_TASKS TO PERFORM_
[A] Please answer these questions about the superhero exercise:
(i) How many rows does the heroes_information.csv file contain when loaded?
(ii) In the count() output, how many superheroes have a missing alignment?
(iii) How many columns does the super_hero_powers.csv file have?
[B] From the superhero exercise, extract the passage starting at "## dbl (2): Height, Weight" and ending at "Ring, Dimensional Awa...", copied word for word.

_SOURCE DOCUMENT_
-*-*-

Instructions

Answer the following questions and/or complete the exercises in RMarkdown. Please embed all of your code and push the final work to your repository. Your report should be organized, clean, and run free from errors. Remember, you must remove the # for any included code chunks to run.

Load the tidyverse

library("tidyverse")
library("janitor")

Load the superhero data

Let’s have a little fun with this one! We are going to explore data on superheroes. These are data taken from comic books and assembled by devoted fans. The include a good mix of categorical and continuous data. Data taken from: https://www.kaggle.com/claudiodavi/superhero-set

Load the heroes_information.csv and super_hero_powers.csv data. Make sure the columns are cleanly named.

superhero_info <- read_csv("data/heroes_information.csv", na = c("", "-99", "-")) %>% clean_names()
## Rows: 734 Columns: 10
## ── Column specification ────────────────────────────────────────────────────────
## Delimiter: ","
## chr (8): name, Gender, Eye color, Race, Hair color, Publisher, Skin color, A...
## dbl (2): Height, Weight
## 
## ℹ Use `spec()` to retrieve the full column specification for this data.
## ℹ Specify the column types or set `show_col_types = FALSE` to quiet this message.
superhero_powers <- read_csv("data/super_hero_powers.csv", na = c("", "-99", "-")) %>% clean_names()
## Rows: 667 Columns: 168
## ── Column specification ────────────────────────────────────────────────────────
## Delimiter: ","
## chr   (1): hero_names
## lgl (167): Agility, Accelerated Healing, Lantern Power Ring, Dimensional Awa...
## 
## ℹ Use `spec()` to retrieve the full column specification for this data.
## ℹ Specify the column types or set `show_col_types = FALSE` to quiet this message.
  1. For the superhero_info data, how many bad, good, and neutral superheros are there? Try using count() or tabyl().
table(superhero_info$alignment)
## 
##     bad    good neutral 
##     207     496      24
superhero_info %>% 
  count(alignment)
## # A tibble: 4 × 2
##   alignment     n
##   <chr>     <int>
## 1 bad         207
## 2 good        496
## 3 neutral      24
## 4 <NA>          7
tabyl(superhero_info, alignment)
##  alignment   n     percent valid_percent
##        bad 207 0.282016349    0.28473177
##       good 496 0.675749319    0.68225585
##    neutral  24 0.032697548    0.03301238
##       <NA>   7 0.009536785            NA
  1. Notice that we have some bad superheros! Who are they? List their names below.
bad <- superhero_info %>% 
  filter(alignment=="bad")
bad$name
##   [1] "Abomination"       "Abraxas"           "Absorbing Man"    
##   [4] "Air-Walker"        "Ajax"              "Alex Mercer"      
##   [7] "Alien"             "Amazo"             "Ammo"             
##  [10] "Angela"            "Annihilus"         "Anti-Monitor"     
##  [13] "Anti-Spawn"        "Apocalypse"        "Arclight"

-*-*-

_ITEMS_
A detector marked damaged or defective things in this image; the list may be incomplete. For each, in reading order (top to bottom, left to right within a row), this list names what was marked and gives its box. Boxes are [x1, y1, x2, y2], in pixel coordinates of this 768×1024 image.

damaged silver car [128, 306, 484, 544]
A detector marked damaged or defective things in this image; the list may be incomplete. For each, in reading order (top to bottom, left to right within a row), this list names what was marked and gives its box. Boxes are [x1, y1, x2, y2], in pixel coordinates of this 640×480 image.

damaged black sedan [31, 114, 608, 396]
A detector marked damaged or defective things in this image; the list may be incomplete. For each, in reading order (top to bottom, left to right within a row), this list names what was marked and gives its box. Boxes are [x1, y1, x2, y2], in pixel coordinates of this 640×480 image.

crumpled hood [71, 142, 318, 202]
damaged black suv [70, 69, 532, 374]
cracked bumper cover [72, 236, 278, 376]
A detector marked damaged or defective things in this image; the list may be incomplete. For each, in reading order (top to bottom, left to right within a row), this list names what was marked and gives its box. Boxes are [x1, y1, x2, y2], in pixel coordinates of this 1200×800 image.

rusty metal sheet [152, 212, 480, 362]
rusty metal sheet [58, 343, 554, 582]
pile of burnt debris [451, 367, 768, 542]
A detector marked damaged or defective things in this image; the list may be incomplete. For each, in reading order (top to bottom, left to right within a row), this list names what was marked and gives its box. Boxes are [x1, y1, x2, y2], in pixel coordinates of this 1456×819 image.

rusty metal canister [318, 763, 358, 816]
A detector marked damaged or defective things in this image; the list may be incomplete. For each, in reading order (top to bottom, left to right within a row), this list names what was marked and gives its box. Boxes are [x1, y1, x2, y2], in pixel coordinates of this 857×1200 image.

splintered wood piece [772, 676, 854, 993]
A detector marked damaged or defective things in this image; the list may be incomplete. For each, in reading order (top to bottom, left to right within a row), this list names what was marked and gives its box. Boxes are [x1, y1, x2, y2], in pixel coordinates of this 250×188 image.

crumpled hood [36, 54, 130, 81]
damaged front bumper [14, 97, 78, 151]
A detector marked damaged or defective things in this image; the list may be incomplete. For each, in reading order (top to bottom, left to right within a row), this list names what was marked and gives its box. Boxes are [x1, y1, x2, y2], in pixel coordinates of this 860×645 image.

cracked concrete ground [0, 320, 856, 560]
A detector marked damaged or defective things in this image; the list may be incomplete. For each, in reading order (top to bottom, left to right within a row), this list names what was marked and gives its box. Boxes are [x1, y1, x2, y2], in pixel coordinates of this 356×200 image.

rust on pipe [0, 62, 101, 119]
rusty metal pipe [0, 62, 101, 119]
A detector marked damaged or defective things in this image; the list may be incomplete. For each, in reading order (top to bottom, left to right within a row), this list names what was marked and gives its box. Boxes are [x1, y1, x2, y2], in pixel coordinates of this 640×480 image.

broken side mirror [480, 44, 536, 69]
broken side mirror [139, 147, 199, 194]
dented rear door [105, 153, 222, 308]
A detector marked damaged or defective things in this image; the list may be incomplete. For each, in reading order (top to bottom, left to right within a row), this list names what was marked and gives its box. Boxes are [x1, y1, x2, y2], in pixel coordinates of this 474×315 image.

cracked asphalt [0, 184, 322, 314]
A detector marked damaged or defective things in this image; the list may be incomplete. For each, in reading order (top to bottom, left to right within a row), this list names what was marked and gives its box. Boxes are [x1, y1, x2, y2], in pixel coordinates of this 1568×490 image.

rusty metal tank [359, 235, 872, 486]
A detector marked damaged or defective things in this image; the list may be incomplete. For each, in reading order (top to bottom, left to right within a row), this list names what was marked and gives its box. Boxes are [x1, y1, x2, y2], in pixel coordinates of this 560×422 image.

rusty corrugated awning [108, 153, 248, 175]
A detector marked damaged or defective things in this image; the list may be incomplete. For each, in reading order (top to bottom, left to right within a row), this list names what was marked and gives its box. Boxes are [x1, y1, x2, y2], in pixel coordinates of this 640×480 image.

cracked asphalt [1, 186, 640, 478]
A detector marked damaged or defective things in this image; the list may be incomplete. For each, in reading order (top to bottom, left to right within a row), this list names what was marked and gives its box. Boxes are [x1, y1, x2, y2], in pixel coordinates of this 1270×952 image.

-*-*-

_LIST OF SOLUTIONS_
[A]
(i) 734
(ii) 7
(iii) 168

[B]
## dbl (2): Height, Weight
## 
## ℹ Use `spec()` to retrieve the full column specification for this data.
## ℹ Specify the column types or set `show_col_types = FALSE` to quiet this message.
superhero_powers <- read_csv("data/super_hero_powers.csv", na = c("", "-99", "-")) %>% clean_names()
## Rows: 667 Columns: 168
## ── Column specification ────────────────────────────────────────────────────────
## Delimiter: ","
## chr   (1): hero_names
## lgl (167): Agility, Accelerated Healing, Lantern Power Ring, Dimensional Awa...